(Information shown Opens)

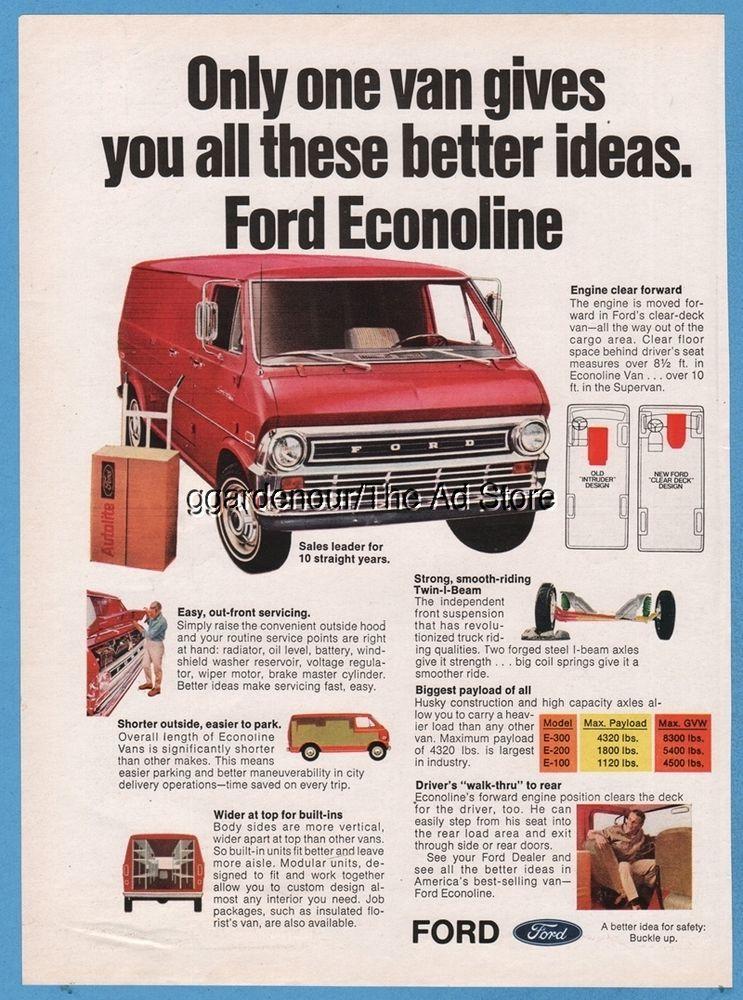 1970 Ford Econoline Van Vintage Photo Print Ad Van Vintage Photo Prints Ford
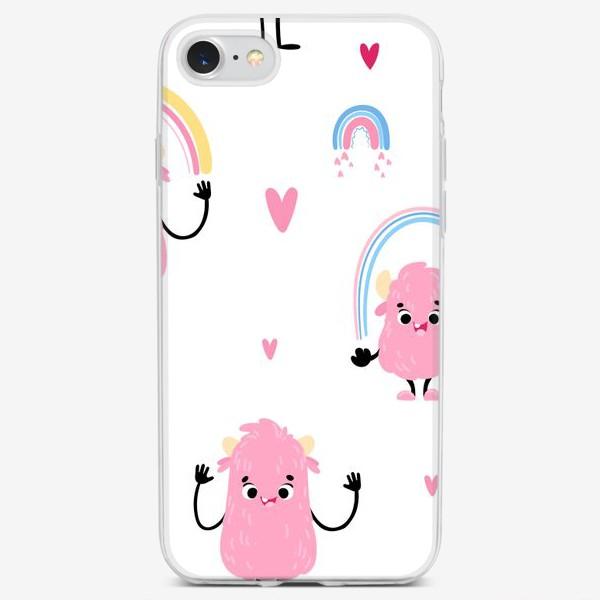 Чехол iPhone «monster and rainbow»
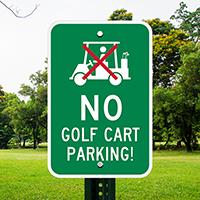 No Golf Cart Parking Signs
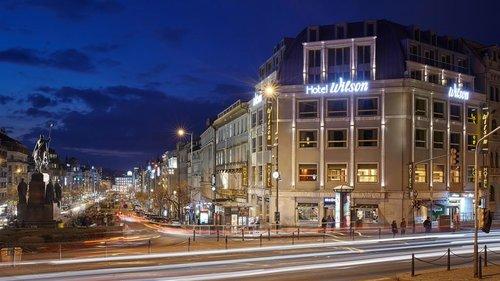 Тур в Occidental Praha Wilson Hotel 5☆ Чехия, Прага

(Information shown Closes)

Please print everything in the material exactly, apart from the pictures.

 1970 Ford Econoline Van Vintage Photo Print Ad Van Vintage Photo Prints Ford
 Чехол iPhone «monster and rainbow»
 No Golf Cart Parking Signs
 Тур в Occidental Praha Wilson Hotel 5☆ Чехия, Прага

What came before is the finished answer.